KabarOto.com - Lencana SSS (Super Sport Sedan) lahir sebagai jawaban Datsun terhadap kebutuhan mobil keluarga yang memiliki performa dan karakter olahraga sejati. Debut kejayaannya dimulai pada akhir era 1960-an lewat lini Datsun Bluebird generasi 510 (di beberapa negara dipasarkan sebagai Datsun 1600 SSS).
Dikembangkan di bawah kepemimpinan rekayasa Nissan yang ambisius, Datsun SSS memadukan bahasa desain tajam bergaya "Supersonic Line" dengan filosofi sedan kompak berbobot ringan yang lincah dan dapat diakses oleh masyarakat luas.
Baca Juga: RWD Favorit, Ini Sejarah dan Prestasi Opel Manta di Balap Rally
Mesin Imut Namun Sangar

Dari segi teknis, Datsun 1600 SSS dibekali mesin 4 silinder, segaris, SOHC, dan berkapasitas 1.600 cc yang dilengkapi karburator ganda gantung tipe SU dari Hitachi. Racikan tersebut menghasilkan tenaga yang jauh lebih responsif dibanding versi standar.
Keunggulan terbesarnya terletak pada sistem suspensi independen empat roda (rear semi-trailing arm) yang terinspirasi dari sedan premium Eropa seperti BMW 1600-2. Kombinasi mesin tangguh, penggerak roda belakang (RWD), dan pengendalian presisi ini menjadikan Datsun SSS sebagai sedan kompak paling dinamis pada zamannya.
Baca Juga: Sejarah Perjalanan Datsun di Indonesia Sebelum Disuntik Mati
Raja Balap Melawan Raksasa Dunia

Puncak kejayaan Datsun Super Sport Sedan terukir secara dramatis di kancah motorsport internasional. Pada tahun 1970, Datsun 1600 SSS yang dikemudikan oleh Edgar Hermann dan Hans Schüller berhasil meraih kemenangan mutlak di ajang kejuaraan reli paling ganas di dunia, East African Safari Rally.
Keberhasilan menaklukkan medan berat Afrika tidak hanya membuktikan keandalan mekanis Datsun, tetapi juga mengukuhkan reputasi Nissan secara global sebagai produsen mobil reli berdaya tahan tinggi.
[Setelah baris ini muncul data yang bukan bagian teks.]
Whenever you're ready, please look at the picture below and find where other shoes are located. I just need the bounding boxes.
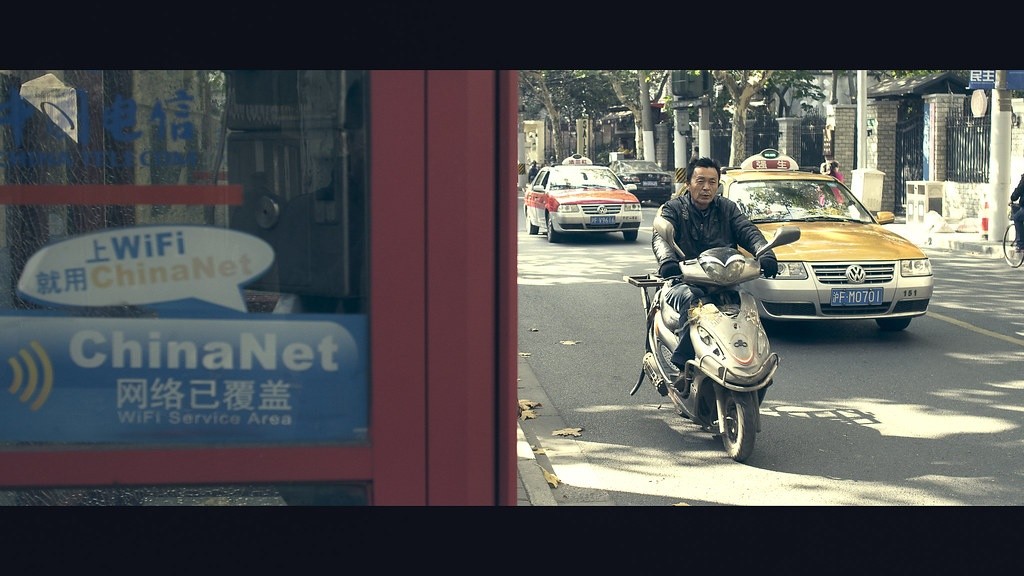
[1015,245,1024,252]
[674,372,685,391]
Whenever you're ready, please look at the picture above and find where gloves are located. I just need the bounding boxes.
[660,261,683,280]
[760,257,778,279]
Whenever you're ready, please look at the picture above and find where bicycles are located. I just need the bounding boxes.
[1003,203,1024,268]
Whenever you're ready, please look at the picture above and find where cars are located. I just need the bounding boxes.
[524,153,642,243]
[672,148,932,330]
[605,160,675,205]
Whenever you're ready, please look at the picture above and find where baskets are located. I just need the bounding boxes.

Di pasar ekspor, Datsun 510/1600 SSS mendapat julukan terhormat sebagai "Poor Man's BMW" karena mampu menawarkan kualitas handling dan performa khas sedan sport Jerman dengan harga yang jauh lebih terjangkau.
Di Amerika Serikat, varian balapnya mendominasi ajang SCCA Trans-Am 2.5 Trans-Am Championship di bawah bendera Brock Racing Enterprises (BRE), sementara di Australia dan Asia Tenggara, sedan ini menjadi basis favorit bagi para pereli profesional maupun balap klub independen.
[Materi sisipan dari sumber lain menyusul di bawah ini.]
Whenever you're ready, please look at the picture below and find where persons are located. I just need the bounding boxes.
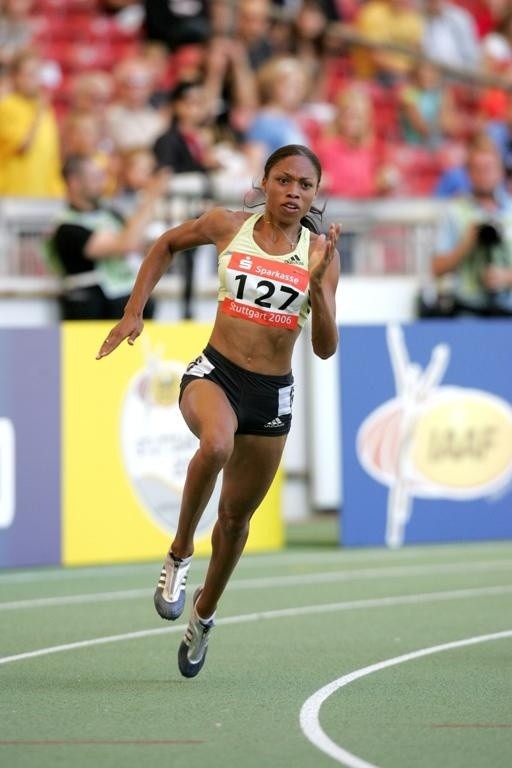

Hingga kini, warisan Datsun Super Sport Sedan tetap hidup sebagai salah satu tonggak terpenting dalam sejarah otomotif Jepang. Kombinasi antara kesederhanaan desain, durabilitas mesin L-series, serta kejayaan di ajang balap dunia menjadikan lini Datsun SSS sebagai obyek perburuan bernilai tinggi bagi para kolektor dan antusias kendaraan klasik di seluruh dunia.